К этому времени обе мои дочери уже были школьницами. Когда Инночке исполнилось семь лет, встал вопрос, в какую школу ее отдать – в русскую или в китайскую? Я была настроена решительно – только в русскую. Очень обрадовало то, что муж принял мое предложение как должное. В воспитании детей он целиком доверял мне и никогда не возражал против моего желания приобщить их к русской культуре. Национальный вопрос его не беспокоил, и он поддерживал мою «языковую стратегию». «В китайской среде девочки все равно выучат китайский, а вот русскому их нужно учить с детства. Если у них будет два языка, это очень пригодится в жизни», – говорил он. В домашнем общении Ли Лисань всегда использовал русский язык, объясняя это так: «У меня такой сильный хунаньский акцент, я вам только испорчу китайский язык. Нет уж, будем говорить по-русски!»
Единственной возможностью была «эмигрантская школа» при Обществе советских граждан. Меня, воспитанную в истинно советском духе, немного смущало, как это моя дочь будет сидеть за одной партой с детьми «белогвардейцев», покинувших родину. Но после мучительных раздумий я все-таки решилась на этот шаг, тем более что другого выбора не было, а школа к тому же находилась недалеко от дома – сначала в том же здании, что и клуб, а потом переехала еще ближе к Дундану, в двухэтажный особнячок рядом с Молодежным театром, которым руководила Сунь Кеин (Сунь Вэйши). Муж подсказал, что надо все-таки получить разрешение у советского консульства и, с другой стороны, обратиться в китайские инстанции – ведь Инна же китайский ребенок. Как раз в это время моя знакомая Анна Капеллер (о ней позже), жена китайского военачальника, собиралась устроить в ту же школу своего сына Мидона и решила обратиться за разрешением к старому знакомому, заместителю министра иностранных дел У Сюцюаню. Я попросила ее заодно похлопотать и за Инну. Выслушав Анну, У Сюцюань спокойно сказал:
– Хотите туда отдать? Да пожалуйста.
1 сентября 1950 года Инна пошла в школу при Обществе советских граждан, вскоре к ней и Мидону присоединились сыновья Эми Сяо – Лион и Витя.
Многое в этой школе отличалось от типизированных советских учебных заведений. Во-первых, учителя были почти все пожилыми людьми, из «бывших», и казались мне какими-то допотопными. У некоторых мужчин явно чувствовалась выправка царских офицеров. Во-вторых, учебники были эмигрантского издания, видимо, перепечатанные с дореволюционных. Чтобы попасть в ногу со временем, учителям приходилось на ходу импровизировать, внося корректировки. При этом возникали курьезы.

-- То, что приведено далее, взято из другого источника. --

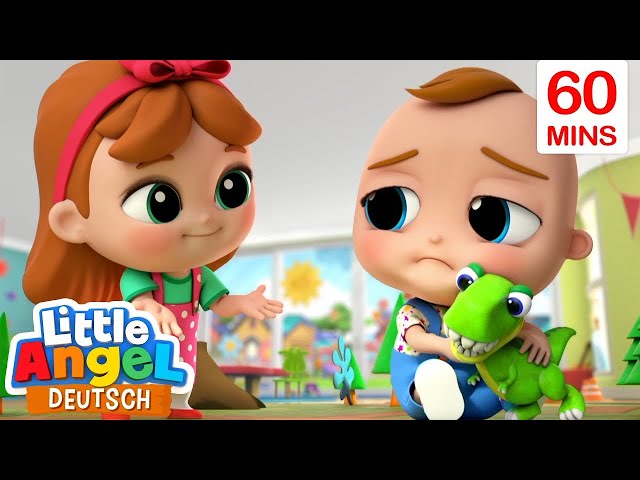 Teilst du mit mir? | Kinderlieder mit Klein Joni | Little Angel Deutsch class=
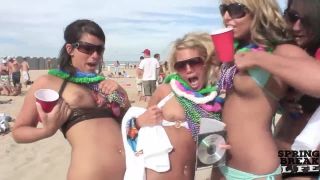 Girls Gone Crazy on the Beach in Texas teen Ava, Laikyn-4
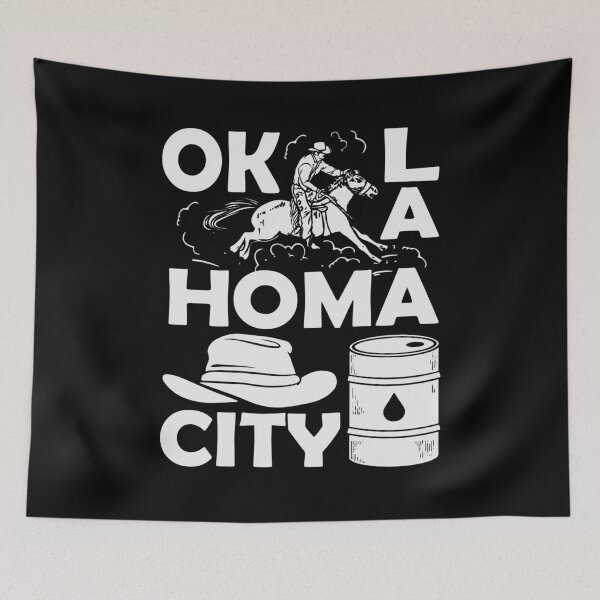 Aperçu de l'œuvre Souvenir d'Oklahoma City : cowboy de rodéo pour hommes créée et vendue par DSWShirts.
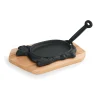 Was-germany WAS Germany – Servierpfanne Cast Iron 35, Mit Holzuntersetzer, 27 X 16 X 2 Cm, Gusseisen/Holz (3523280) 23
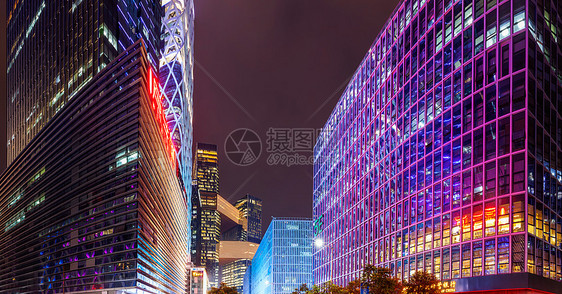 建筑夜景特写图片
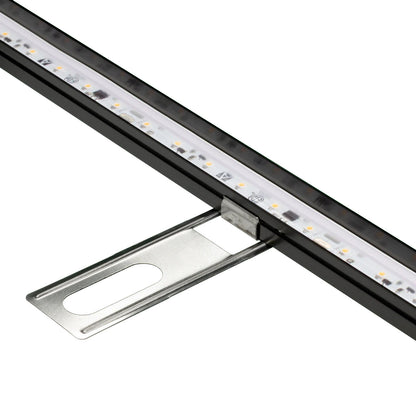 American Lighting 12VAC-H3-CHANSH-SUBCLIP Aluminum Hybrid 3 Substrate Channel Clip for for 12VAC-H3-CHANSH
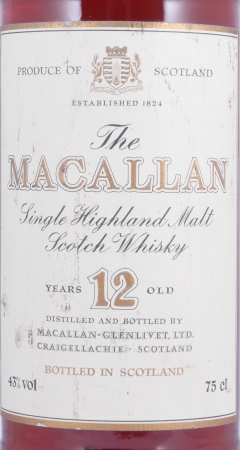 Macallan 12 Years Sherry Wood Highland Single Malt Scotch Whisky 43.0% for Pro Nobilitate Ebert, Hainzl and Co.
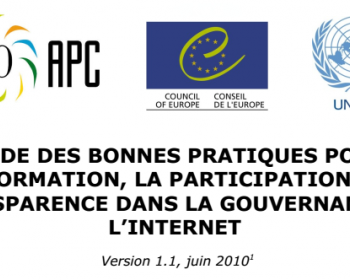 Code des bonnes pratiques pour l’information, la participation et la transparence dans la gouvernance de l’internet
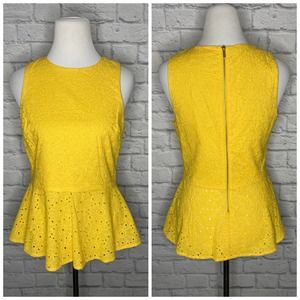 MICHAEL Michael Kors NWT Yellow Peplum Top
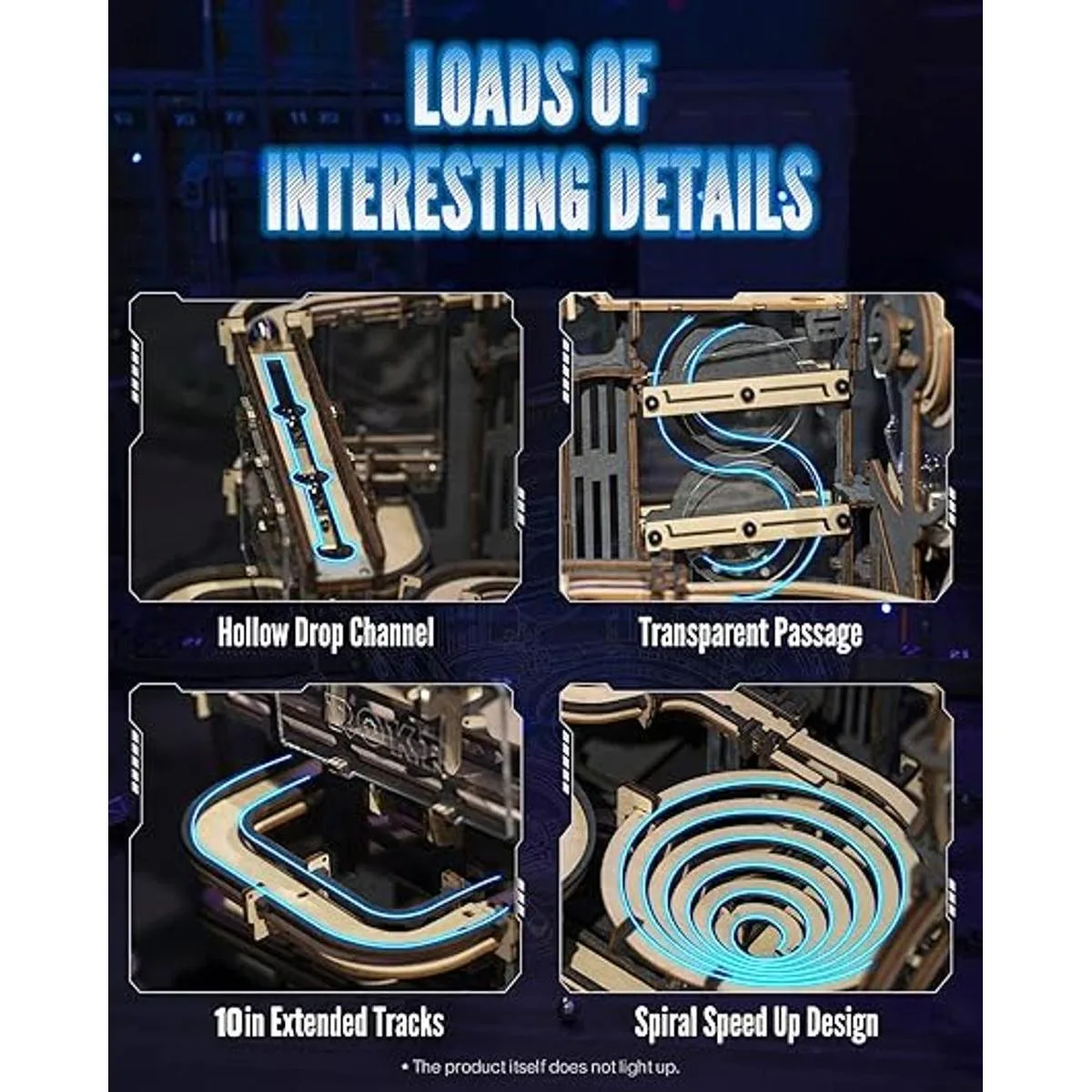 ROKR Rompecabezas de madera 3D para adultos con diseño de_4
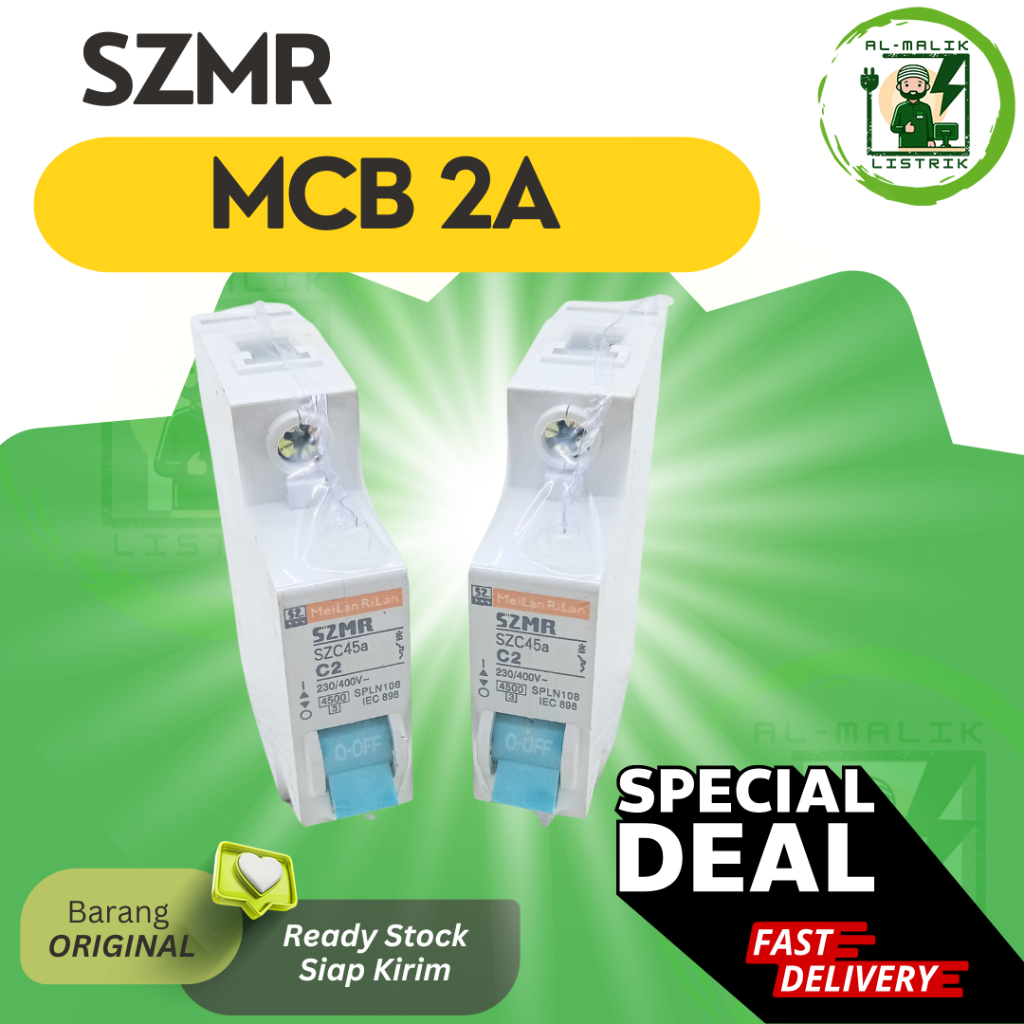 MCB 2A Szmr MC Szmr MR 2A 2 A 2Amper 2 Ampare Ncb Mcb Szmr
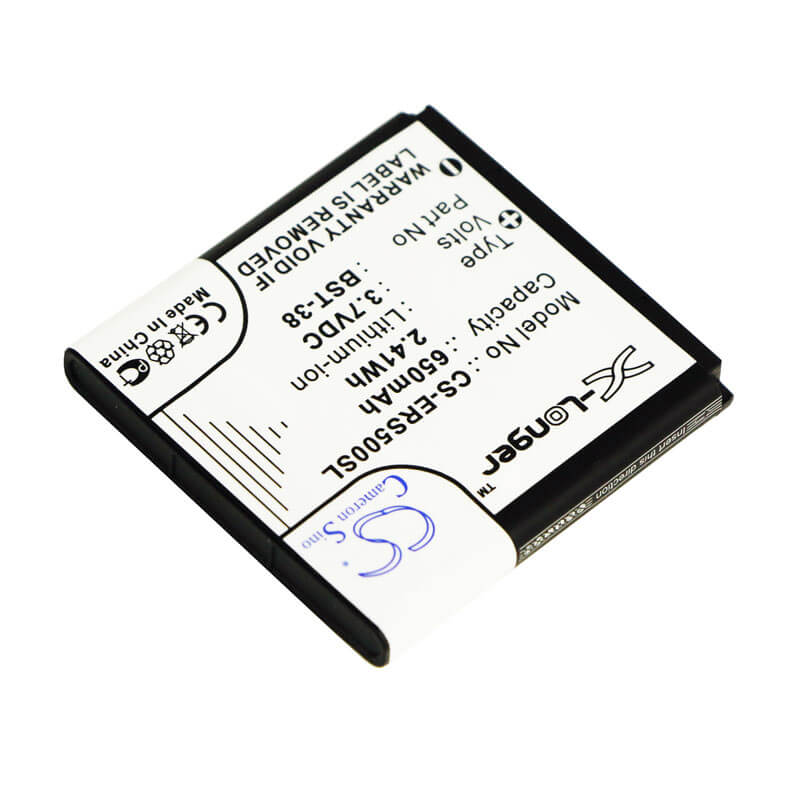 3.7V, 650mAh, Li-ion Battery fits Sony Ericsson, C510, C902, 2.405Wh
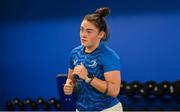 27 July 2023; Aimee Clarke during a Leinster Rugby women's gym at the Ken Wall Centre of Excellence in Dublin. Photo by Seb Daly/Sportsfile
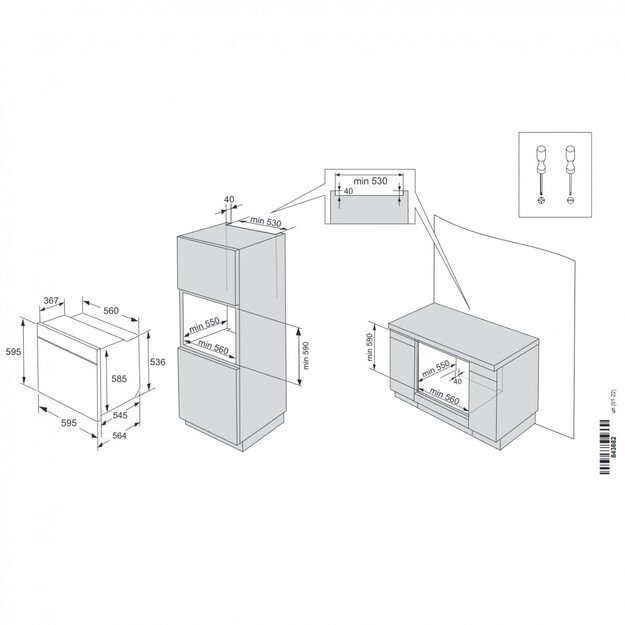 Orkaitė Gorenje BOS6747A01X 1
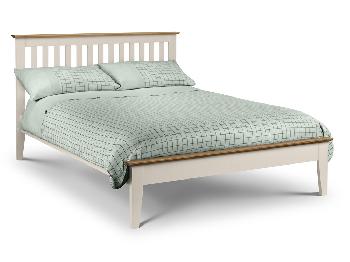 Julian Bowen Salerno Double Two Tone Wooden Bed Frame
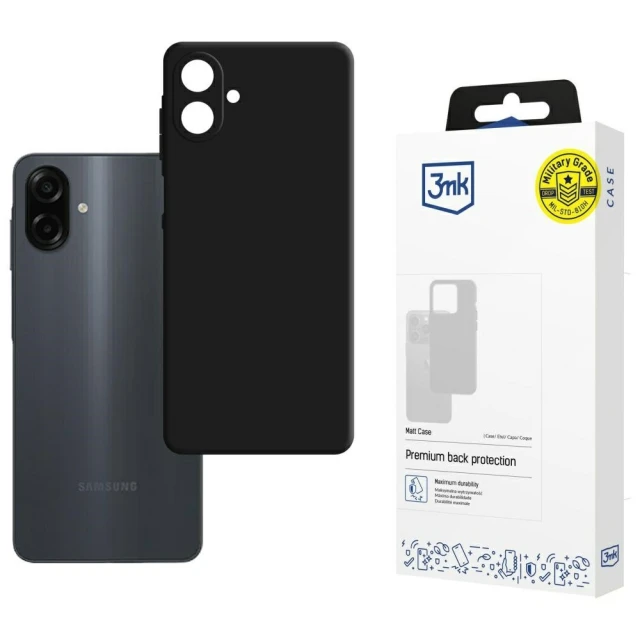 Чохол 3mk Matt Case для Samsung Galaxy A07 4G Black (5903108676236)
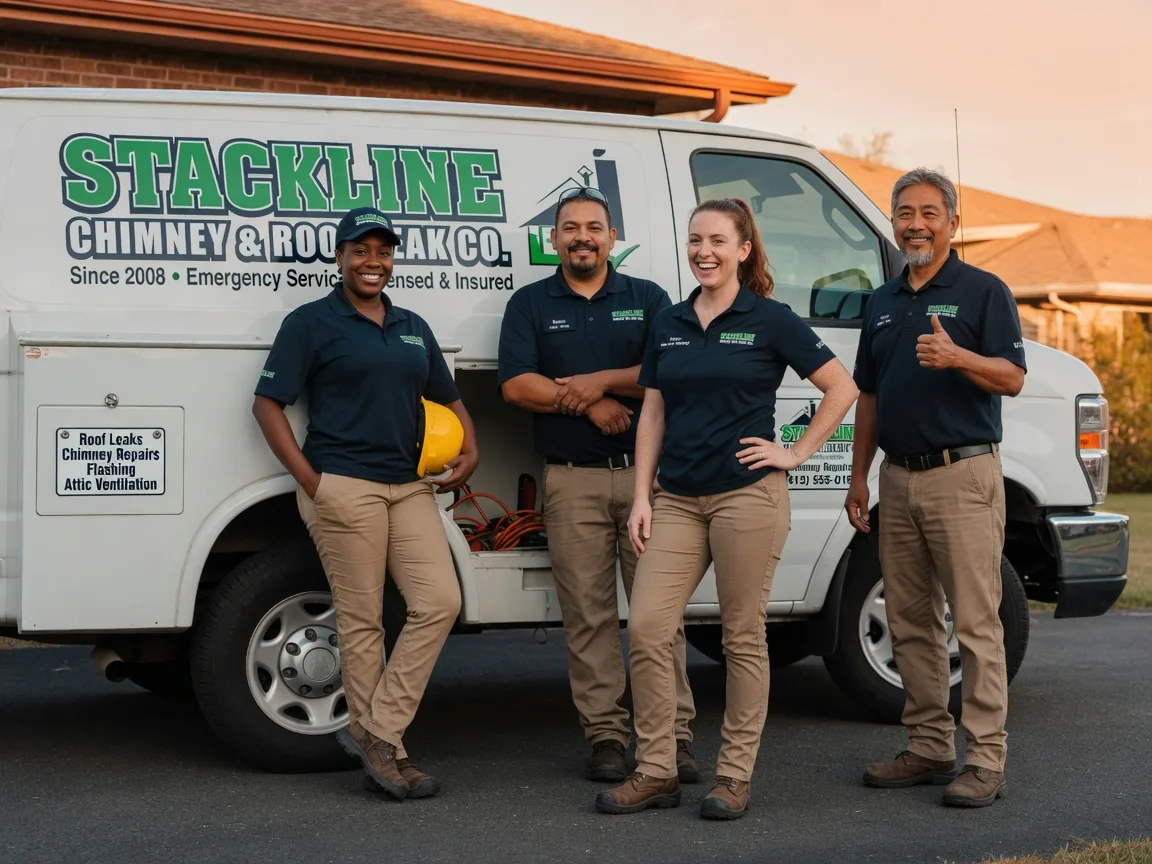 Chimney flashing repair company in Columbia, LA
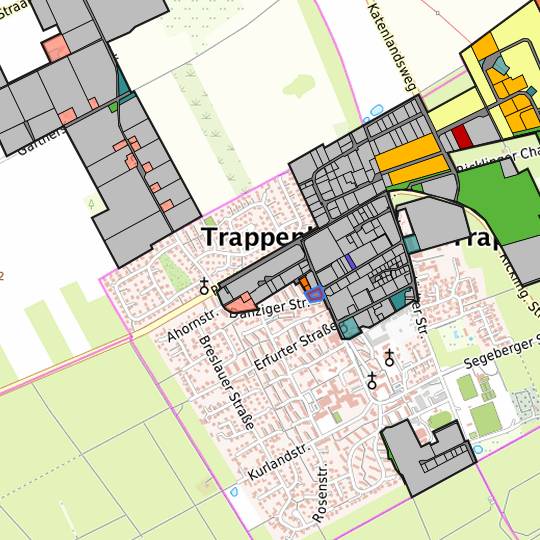 Detaildarstellung der gesuchten Gewerbefläche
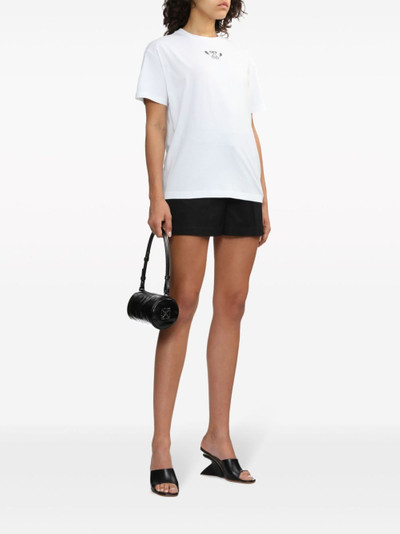 Off-White pressed-crease cotton mini shorts outlook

Как-то раз моя дочка, лучше учителей знакомая с социалистической действительностью, придя из школы, спросила:
– Мама, а разве в колхозах земля продается?
– Нет, конечно. А что?
– А нам тут задачку задали: «Один колхозник продал другому землю…»
Я удивилась и, признаться, даже возмутилась – как можно вбивать детям в голову такую несуразицу! Выяснилось, что в старом задачнике было написано: «Один помещик продал другому землю».